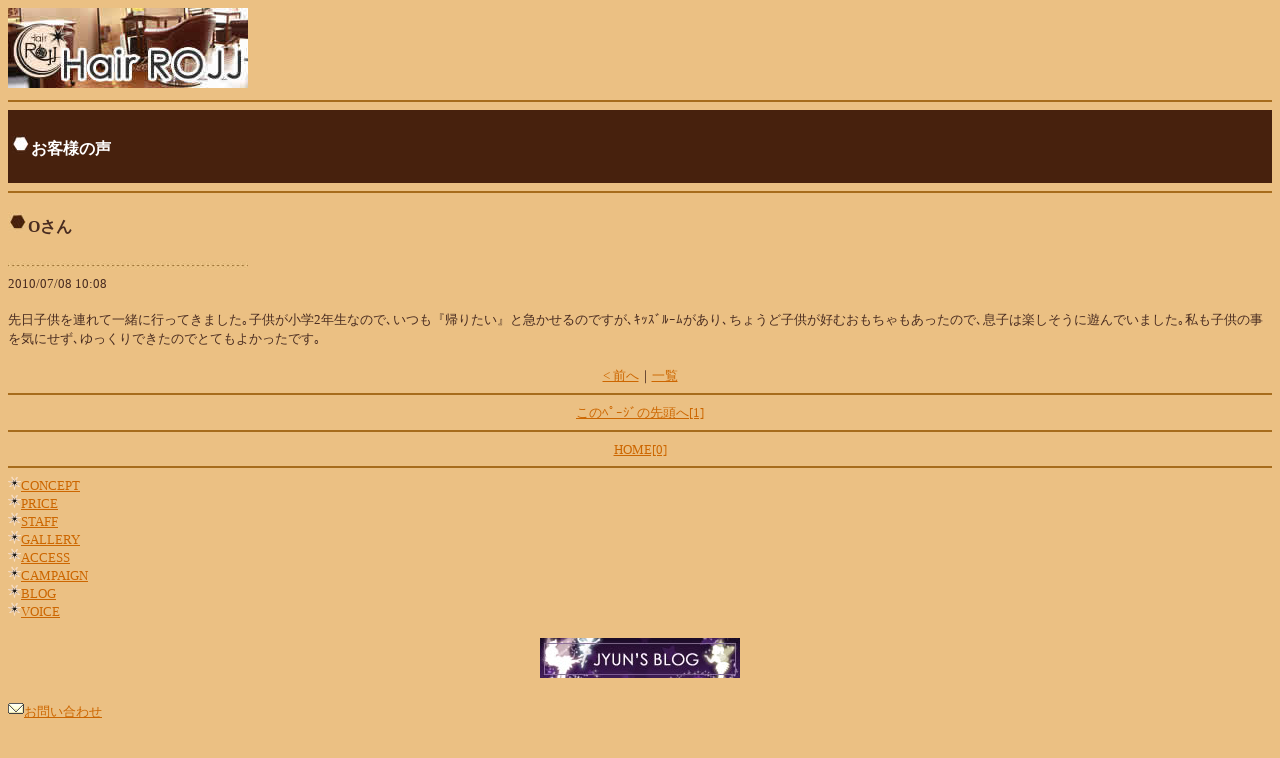

--- FILE ---
content_type: text/html; charset=UTF-8
request_url: http://www.hair-rojj.com/m/voice/2010/07/entry_368/
body_size: 4688
content:

<?xml version="1.0" encoding="UTF-8"?><!DOCTYPE html PUBLIC "-//WAPFORUM//DTD XHTML Mobile 1.0//EN" "http://www.wapforum.org/DTD/xhtml-mobile10.dtd">
<html xmlns="http://www.w3.org/1999/xhtml">
<head>
<meta http-equiv="Content-Type" content="application/xhtml+xml; charset=UTF-8" />
<meta http-equiv="Cache-Control" content="no-cache">

<meta name="description" content=" 富山市のﾍｱｻﾛﾝ 美容室はHair ROJJ(ﾍｱﾛｯｼﾞ)へ｡ｷｯｽﾞﾙｰﾑ完備でお子様連れも安心です｡" />
<meta name="keywords" content="ﾍｱｻﾛﾝ,美容室,富山市,Hair ROJJ,ﾍｱﾛｯｼﾞ,ｷｯｽﾞﾙｰﾑ" />
<title>Oさん お客様の声 富山市のﾍｱｻﾛﾝ 美容室Hair ROJJ(ﾍｱﾛｯｼﾞ)</title>


</head>
<body bgcolor="#EBC083" text="#492C21" link="#CC6600" vlink="#CC6600" alink="#A76C1C">
<a name="top"></a>
<div>
<font size="2">





<span class="mt-enclosure mt-enclosure-image" style="display: inline;"><img class="mt-image-none" alt="m_main.jpg" src="http://www.hair-rojj.com/upload_images/m_main_240x80.jpg" width="240" height="80" /></span>



</font>

<hr color="#A76C1C">

<table width="100%" bgcolor="#47210D"><tr><td><h2><img src="/cmn/images/m/h2.jpg" alt=""><font size="3" color="#ffffff">お客様の声</font></h2></td></tr></table>

<hr color="#A76C1C">

<h3><img src="/cmn/images/m/h3.jpg" alt=""><font size="3">Oさん</font></h3><img src="/cmn/images/m/line.jpg" alt=""><br>
<font size="2">2010/07/08 10:08</font><br>
<br>
<font size="2">




先日子供を連れて一緒に行ってきました｡子供が小学2年生なので､いつも『帰りたい』と急かせるのですが､ｷｯｽﾞﾙｰﾑがあり､ちょうど子供が好むおもちゃもあったので､息子は楽しそうに遊んでいました｡私も子供の事を気にせず､ゆっくりできたのでとてもよかったです｡




</font><br>
<br>




<div align="center"><font size="2"><a href="http://www.hair-rojj.com/m/voice/2010/07/entry_367/">&lt;&nbsp;前へ</a>｜<a href="http://www.hair-rojj.com/m/voice/">一覧</a></font></div>



<hr color="#A76C1C">
<div align="center"><a href="#top" accesskey="1"><font size="2">このﾍﾟｰｼﾞの先頭へ[1]</font></a></div>
<hr color="#A76C1C">
<div align="center"><a href="/m/" accesskey="0"><font size="2">HOME[0]</font></a></div>
<hr color="#A76C1C">
<font size="2">





<img alt="" src="/upload_images/m_point.gif" /><a href="/m/concept">CONCEPT</a><br />
<img alt="" src="/upload_images/m_point.gif" /><a href="/m/price">PRICE</a><br />
<img alt="" src="/upload_images/m_point.gif" /><a href="/m/staff">STAFF</a><br />
<img alt="" src="/upload_images/m_point.gif" /><a href="/m/gallery">GALLERY</a><br />
<img alt="" src="/upload_images/m_point.gif" /><a href="/m/access">ACCESS</a><br />
<img alt="" src="/upload_images/m_point.gif" /><a href="/m/blog/cat_/campaign/">CAMPAIGN</a><br />
<img alt="" src="/upload_images/m_point.gif" /><a href="/m/blog/">BLOG</a><br />
<img alt="" src="/upload_images/m_point.gif" /><a href="/m/voice/">VOICE</a><br />
&nbsp;
<div align="center">
<a href="http://ameblo.jp/rojj2010/"><img alt="JYUN'S BLOG" src="/upload_images/banner_m.jpg" width="200" height="40" border="0"  /></a></div><br />
<img alt="" src="/mt-static/plugins/EmoticonButton/images/emoticons/mail.gif" /><a href="/m/inquiry/site/">お問い合わせ</a><br />
<img alt="" src="/mt-static/plugins/EmoticonButton/images/emoticons/clover.gif" /><a href="/m/privacy_policy/">ﾌﾟﾗｲﾊﾞｼｰﾎﾟﾘｼｰ</a><br />

<img src="/mt-static/plugins/EmoticonButton/images/emoticons/loveletter.gif" alt="" /><a href="mailto:?subject=%95x%8ER%8Es%82%CC%CD%B1%BB%DB%DD+%94%FC%97e%8E%BAHair+ROJJ&body=http%3A%2F%2Fwww.hair-rojj.com%2Fm%2F">友達にURLを教える</a><br />
<img src="/mt-static/plugins/EmoticonButton/images/emoticons/pc.gif" alt="" /><a href="mailto:?subject=%95x%8ER%8Es%82%CC%CD%B1%BB%DB%DD+%94%FC%97e%8E%BAHair+ROJJ&body=http%3A%2F%2Fwww.hair-rojj.com%2F">PCｻｲﾄのURLを送る</a><br />
<img src="/mt-static/plugins/EmoticonButton/images/emoticons/mobilephone.gif" alt="" /><a href="tel:0764826622">電話でお問い合わせ</a><br />
<img src="/mt-static/plugins/EmoticonButton/images/emoticons/mailto.gif" alt="" /><a href="mailto:info@hair-rojj.mobi?subject=%82%A8%96%E2%82%A2%8D%87%82%ED%82%B9&body=%82%A8%96%BC%91O%A5%93d%98b%94%D4%8D%86%A5%8FZ%8F%8A%A5%82%A8%96%E2%82%A2%8D%87%82%ED%82%B9%93%E0%97e%82%F0%82%B2%8BL%93%FC%89%BA%82%B3%82%A2%A1">ﾒｰﾙでお問い合わせ</a>



</font>
<div align="center"><font size="2">Copyright (C)Hair ROJJ. All rights reserved.</font></div></div>
</body>
</html>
■ ■ ■ ■
**The problem**. Identify the lines above that contain the word "ﾍｱﾛｯｼﾞ", then copy them.

**Worked solution**.
<meta name="description" content=" 富山市のﾍｱｻﾛﾝ 美容室はHair ROJJ(ﾍｱﾛｯｼﾞ)へ｡ｷｯｽﾞﾙｰﾑ完備でお子様連れも安心です｡" />
<meta name="keywords" content="ﾍｱｻﾛﾝ,美容室,富山市,Hair ROJJ,ﾍｱﾛｯｼﾞ,ｷｯｽﾞﾙｰﾑ" />
<title>Oさん お客様の声 富山市のﾍｱｻﾛﾝ 美容室Hair ROJJ(ﾍｱﾛｯｼﾞ)</title>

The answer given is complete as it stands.